Se no day after conheci um dos escritores mais inusitados da atualidade, Sylvain Tesson, em longa entrevista plena de interesse, mais ainda considerei que a arte do pensar não conhece fronteiras. Uma longa travessia pelo deserto de Gobi pode despertar inúmeras reflexões a levar à narrativa escrita, que, sob outro contexto, têm semelhança com a longa preparação de uma obra com vistas à apresentação pública ou gravação. Ainda estou a decantar muitas das sábias considerações de Sylvain Tesson. Espaço nesse blog não faltará. Urge que seus livros sejam traduzidos para o português. Que enriquecimento para nossa cultura, que prefere tantas vezes o intelectualismo estéril. O wanderer ou vagabond Tesson é desde já considerado um dos mais importantes escritores em França. Tem pouco mais de 40 anos!

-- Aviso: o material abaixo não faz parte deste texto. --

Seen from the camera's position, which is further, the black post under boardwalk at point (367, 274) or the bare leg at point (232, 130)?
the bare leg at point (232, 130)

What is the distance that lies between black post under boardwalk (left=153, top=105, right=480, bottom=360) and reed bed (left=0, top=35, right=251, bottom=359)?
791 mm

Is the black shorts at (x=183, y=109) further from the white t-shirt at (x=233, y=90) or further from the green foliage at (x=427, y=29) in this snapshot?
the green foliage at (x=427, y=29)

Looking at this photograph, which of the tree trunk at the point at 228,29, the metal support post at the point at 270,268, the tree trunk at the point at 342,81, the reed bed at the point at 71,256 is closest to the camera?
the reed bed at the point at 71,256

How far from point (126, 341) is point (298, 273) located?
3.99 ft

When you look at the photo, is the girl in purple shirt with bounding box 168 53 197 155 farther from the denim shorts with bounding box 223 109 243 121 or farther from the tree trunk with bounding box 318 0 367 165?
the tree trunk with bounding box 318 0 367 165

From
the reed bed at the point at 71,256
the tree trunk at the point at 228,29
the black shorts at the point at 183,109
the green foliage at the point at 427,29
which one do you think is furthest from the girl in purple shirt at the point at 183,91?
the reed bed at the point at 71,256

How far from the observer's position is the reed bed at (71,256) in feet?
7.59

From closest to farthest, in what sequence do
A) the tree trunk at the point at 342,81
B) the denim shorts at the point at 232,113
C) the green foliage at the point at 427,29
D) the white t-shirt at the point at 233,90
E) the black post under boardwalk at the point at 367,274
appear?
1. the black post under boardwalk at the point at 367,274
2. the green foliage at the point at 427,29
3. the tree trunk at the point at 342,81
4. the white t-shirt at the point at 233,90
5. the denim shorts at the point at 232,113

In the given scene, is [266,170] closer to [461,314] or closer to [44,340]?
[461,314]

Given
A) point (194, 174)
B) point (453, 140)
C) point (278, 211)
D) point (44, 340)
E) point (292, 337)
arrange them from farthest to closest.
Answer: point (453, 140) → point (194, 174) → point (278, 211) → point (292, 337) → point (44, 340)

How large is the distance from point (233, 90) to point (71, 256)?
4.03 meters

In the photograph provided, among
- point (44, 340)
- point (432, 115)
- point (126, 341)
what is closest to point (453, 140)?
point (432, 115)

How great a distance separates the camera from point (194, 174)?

Alexandre Martin-Varroy (33) convidou-nos para assistir a uma peça teatral, Ce soir, il pleuvra des étoiles, um musical, diria, em torno das Guerras de 1914-1918 (centenário este ano) e 1939-1945. O Theatre Trevise esteve repleto e, durante uma hora e meia, Martin-Varroy (canto, montagem e escolha do repertório), Marie-Pierre Rodrigue (canto), Alix Merckx (contrabaixo) e Romain Molist (piano) encantaram o público na peça que teve mise en scène de Patrick Alluin. A atriz e cantora Marie-Pierre desfilou graça, drama, comédia, a surpreender o público. A contrabaixista, por vezes atriz e cantora, também merece destaque. Ficamos surpresos com o pianista. Percorrendo mais de um século, apresentou canções e peças em voga entre as Guerras e, à medida que a história se desenrolava, suas improvisações ganhavam roupagens novas e dum contido improvisar, navegou para soluções mais sofisticadas. Quanto a Alexandre Martin-Varroy, quanto talento!!! Autor do texto, sua representação alterna drama, comédia, mímica e uma bela voz ao longo de tantas canções. Ao final, os quatro artistas, todos jovens, dialogaram com um público super entusiasta.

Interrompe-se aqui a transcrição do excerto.